Em tempos de aumento alarmante do feminicídio no país, a patronal, representada pelo Sindusfarma, aceitou incorporar na convenção coletiva dos farmacêuticos a responsabilidade por assegurar um ambiente de trabalho livre de assédio, discriminação e violência.
As empresas aceitaram se responsabilizarem por programas educativos de prevenção e esclarecimento, e a criação de canais internos para recebimento de denúncias e investigação, garantindo sigilo e anonimato.
A redação da cláusula ainda está sendo construída, mas de antemão a patronal já concordou com o esboço dela, o que inclui ainda a flexibilização de jornada para vítima de violência doméstica que necessite de assistência psicológica, médica ou jurídica se houver comprovação via B.O, medida protetiva, atestado ou declaração de serviço comunitário de atendimento à vítima.
Cláusulas econômicas
Nelson Mussolini, presidente do Sindusfarma, apresentou uma proposta fixa de correção do piso em 4,5% dos salários, incluída dentro deste percentual a inflação do período medida pelo INPC (Índice Nacional de Preços ao Consumidor a ser divulgada dia 10 de abril), o que deve garantir um aumento real acima de 1%.
Confira a proposta patronal
Piso salarial
Empresas com até 100 trabalhadores: R$ 2339,44.
Empresas acima de 100 trabalhadores: R$ 2647,44.
PLR
Empresas com até 100 trabalhadores: R$ 2415,00.
Empresas acima de100 trabalhadores: R$ 3675,00
Vale alimentação
O valor mínimo da cesta básica passa de 690,00 para R$ 760,00 (reajuste de 10,14%)

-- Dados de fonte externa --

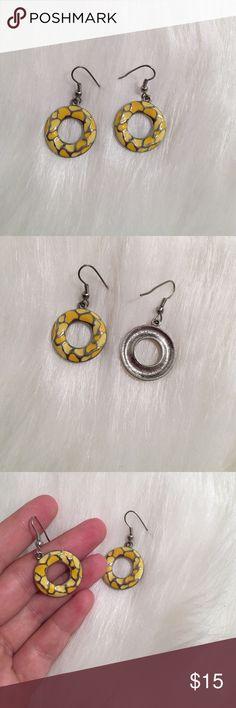 Beautiful earrings💕 Price is firm unless bundled! Jewelry Earrings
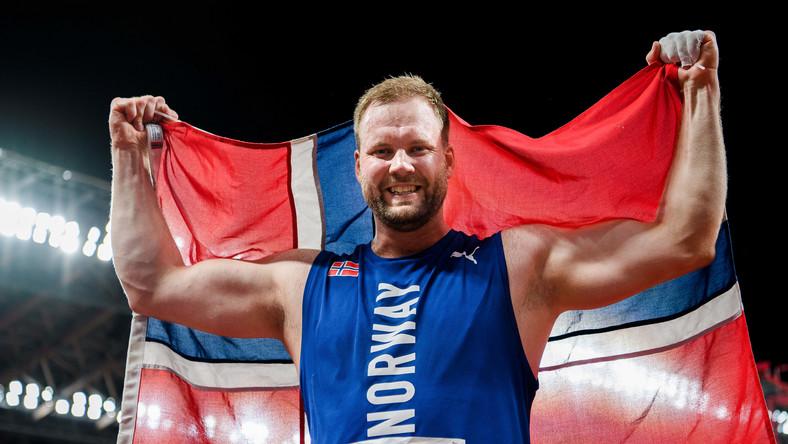 Eivind Henriksen cieszący się ze zdobycia srebrnego medalu w rzucie młotem na igrzyskach olimpijskich w Tokio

Empresas que pagam acima desse valor: aplicar 8% de reajuste
Fornecimento de medicamentos
Correção subsídio em 1,95% e 5% por faixa
Agora os sindicatos filiados à FETQUIM/CUT/Intersindical/Unidos Pra Lutar têm até o dia 12 de abril para consultarem suas bases, realizarem suas assembleias e decidirem se aderem ou não.